EXERCISE TASK 1
Reproduce word for word the part of the passage on EIFS moisture damage starting with "CGL carriers excluding" and going on through "and more apparent.".
* * * *
Since EIFS’ introduction, homeowners from North and South Carolina to Alabama, California and Washington have reported property damage due to moisture. Homeowners in states with humid climates have been most prone to EIFS-related damages. Jeff Albright explained the situation in his and other states first by pointing out the differences between true and synthetic stucco systems: “The difference between the two is that for true stucco, (the builder) will nail a wire mesh to the side of a building. First, they put down some type of water-repellant interior material, like tar paper or some type of synthetic material. Then they nail on the wire mesh. True stucco is just the concrete-stucco mixture right down on the building, and it’s basically solid concrete.”

CGL carriers excluding more
Albright went on to explain how insurers offering commercial general liability (CGL) coverage have reacted as the EIFS problem became more and more apparent.

“Traditionally, insurance policies have excluded—there have been various exclusions in general liability policies—for certain types of workmanship issues. In recent years … insurers have used those exclusions more and more narrowly, and found more and more construction defect or warranty-type claims under contract or CGL policies. There’s been a flurry of these around the country in different areas. As a result, the insurers that have traditionally provided general liability coverage for residential contractors are getting out of that market, and don’t want to write that coverage. There is a crisis in Louisiana and a number of other states, including Colorado … There are only a very few insurers willing to write the general liability coverage, and they’re very, very picky about who they write it for, and what kind of limits … It’s very, very difficult.”
* * * *
EXERCISE TASK 2
Quote the records below, starting with the line with "What distance does" and going on through the end of the records.

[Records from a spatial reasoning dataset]
* * * *
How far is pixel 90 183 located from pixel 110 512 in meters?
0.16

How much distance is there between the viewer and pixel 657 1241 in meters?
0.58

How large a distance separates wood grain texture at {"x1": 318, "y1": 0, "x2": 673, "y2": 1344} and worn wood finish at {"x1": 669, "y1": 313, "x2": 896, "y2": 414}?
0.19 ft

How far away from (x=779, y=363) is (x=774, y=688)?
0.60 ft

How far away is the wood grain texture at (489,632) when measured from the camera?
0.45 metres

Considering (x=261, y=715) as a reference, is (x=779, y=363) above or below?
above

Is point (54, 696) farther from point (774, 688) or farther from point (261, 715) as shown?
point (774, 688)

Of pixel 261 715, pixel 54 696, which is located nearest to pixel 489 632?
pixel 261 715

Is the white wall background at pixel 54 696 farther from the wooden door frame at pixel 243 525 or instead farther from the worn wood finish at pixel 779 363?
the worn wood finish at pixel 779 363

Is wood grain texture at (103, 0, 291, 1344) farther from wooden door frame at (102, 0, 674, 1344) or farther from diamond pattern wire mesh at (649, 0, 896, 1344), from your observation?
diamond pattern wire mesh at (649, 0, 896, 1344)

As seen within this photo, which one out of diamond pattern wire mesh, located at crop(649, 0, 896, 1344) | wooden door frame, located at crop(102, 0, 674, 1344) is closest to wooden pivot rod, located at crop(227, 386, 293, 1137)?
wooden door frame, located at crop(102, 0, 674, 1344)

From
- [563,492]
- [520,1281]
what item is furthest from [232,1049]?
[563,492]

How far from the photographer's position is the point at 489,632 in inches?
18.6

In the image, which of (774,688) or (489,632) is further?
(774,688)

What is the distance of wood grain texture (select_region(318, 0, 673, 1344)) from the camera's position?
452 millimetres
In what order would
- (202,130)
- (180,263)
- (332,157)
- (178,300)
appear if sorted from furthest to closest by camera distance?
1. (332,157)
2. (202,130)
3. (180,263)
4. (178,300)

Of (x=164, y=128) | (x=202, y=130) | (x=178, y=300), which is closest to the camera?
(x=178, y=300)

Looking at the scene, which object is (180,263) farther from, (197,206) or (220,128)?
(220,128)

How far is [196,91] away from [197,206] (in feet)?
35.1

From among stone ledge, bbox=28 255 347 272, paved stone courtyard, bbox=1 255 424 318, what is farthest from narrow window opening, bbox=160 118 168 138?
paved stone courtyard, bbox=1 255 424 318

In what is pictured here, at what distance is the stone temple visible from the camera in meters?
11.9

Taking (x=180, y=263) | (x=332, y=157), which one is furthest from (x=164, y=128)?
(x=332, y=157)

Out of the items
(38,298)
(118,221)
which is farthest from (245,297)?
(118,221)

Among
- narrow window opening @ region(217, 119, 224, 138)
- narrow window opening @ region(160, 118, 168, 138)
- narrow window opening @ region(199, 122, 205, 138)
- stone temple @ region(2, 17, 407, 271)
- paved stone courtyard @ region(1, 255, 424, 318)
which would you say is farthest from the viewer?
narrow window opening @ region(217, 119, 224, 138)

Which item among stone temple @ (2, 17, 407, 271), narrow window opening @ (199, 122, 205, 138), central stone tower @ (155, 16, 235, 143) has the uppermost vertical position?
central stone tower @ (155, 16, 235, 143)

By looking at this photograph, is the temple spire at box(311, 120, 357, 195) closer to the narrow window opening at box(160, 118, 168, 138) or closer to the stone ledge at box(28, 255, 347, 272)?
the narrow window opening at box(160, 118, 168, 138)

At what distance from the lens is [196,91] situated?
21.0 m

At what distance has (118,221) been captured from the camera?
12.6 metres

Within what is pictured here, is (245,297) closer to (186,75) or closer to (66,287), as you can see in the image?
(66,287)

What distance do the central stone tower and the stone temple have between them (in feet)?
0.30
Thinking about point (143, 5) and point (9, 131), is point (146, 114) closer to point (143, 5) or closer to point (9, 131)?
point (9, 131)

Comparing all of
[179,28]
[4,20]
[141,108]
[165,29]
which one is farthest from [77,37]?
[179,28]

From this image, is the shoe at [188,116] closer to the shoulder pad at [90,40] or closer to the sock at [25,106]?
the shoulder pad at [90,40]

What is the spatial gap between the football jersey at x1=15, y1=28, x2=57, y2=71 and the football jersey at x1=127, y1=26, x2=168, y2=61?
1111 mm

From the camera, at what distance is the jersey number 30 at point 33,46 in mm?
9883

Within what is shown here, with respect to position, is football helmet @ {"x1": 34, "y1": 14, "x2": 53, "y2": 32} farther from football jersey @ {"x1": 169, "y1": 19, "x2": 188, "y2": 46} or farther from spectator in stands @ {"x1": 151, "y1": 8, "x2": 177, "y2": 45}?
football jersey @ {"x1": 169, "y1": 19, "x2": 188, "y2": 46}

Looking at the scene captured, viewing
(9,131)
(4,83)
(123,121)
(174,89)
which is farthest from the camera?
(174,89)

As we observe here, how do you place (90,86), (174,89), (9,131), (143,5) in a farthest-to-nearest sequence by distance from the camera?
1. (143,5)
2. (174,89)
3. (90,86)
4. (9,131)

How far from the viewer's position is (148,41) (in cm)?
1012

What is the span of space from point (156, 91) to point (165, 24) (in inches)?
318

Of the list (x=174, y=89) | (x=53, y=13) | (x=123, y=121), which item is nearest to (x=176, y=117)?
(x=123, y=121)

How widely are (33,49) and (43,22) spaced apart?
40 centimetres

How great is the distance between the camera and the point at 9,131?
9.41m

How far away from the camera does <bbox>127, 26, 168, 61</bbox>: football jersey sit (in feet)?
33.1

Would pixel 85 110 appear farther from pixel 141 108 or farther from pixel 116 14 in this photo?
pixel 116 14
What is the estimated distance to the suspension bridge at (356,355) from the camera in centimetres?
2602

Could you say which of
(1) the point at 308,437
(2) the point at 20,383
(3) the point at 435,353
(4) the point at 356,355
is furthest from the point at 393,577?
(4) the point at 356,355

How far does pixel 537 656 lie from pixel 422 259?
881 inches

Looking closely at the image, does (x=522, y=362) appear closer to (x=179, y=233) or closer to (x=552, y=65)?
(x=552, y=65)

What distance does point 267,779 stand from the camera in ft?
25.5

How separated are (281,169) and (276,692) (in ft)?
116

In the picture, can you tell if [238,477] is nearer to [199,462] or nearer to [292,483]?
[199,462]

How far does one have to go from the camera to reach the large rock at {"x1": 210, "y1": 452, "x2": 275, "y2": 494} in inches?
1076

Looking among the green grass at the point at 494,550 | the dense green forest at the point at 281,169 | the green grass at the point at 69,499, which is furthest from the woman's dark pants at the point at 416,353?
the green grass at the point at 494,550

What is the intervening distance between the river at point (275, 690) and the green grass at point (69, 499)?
* * * *
COMPLETE ANSWER 1
CGL carriers excluding more
Albright went on to explain how insurers offering commercial general liability (CGL) coverage have reacted as the EIFS problem became more and more apparent.

COMPLETE ANSWER 2
What distance does point 267,779 stand from the camera in ft?
25.5

How separated are (281,169) and (276,692) (in ft)?
116

In the picture, can you tell if [238,477] is nearer to [199,462] or nearer to [292,483]?
[199,462]

How far does one have to go from the camera to reach the large rock at {"x1": 210, "y1": 452, "x2": 275, "y2": 494} in inches?
1076

Looking among the green grass at the point at 494,550 | the dense green forest at the point at 281,169 | the green grass at the point at 69,499, which is furthest from the woman's dark pants at the point at 416,353?
the green grass at the point at 494,550

What is the intervening distance between the river at point (275, 690) and the green grass at point (69, 499)?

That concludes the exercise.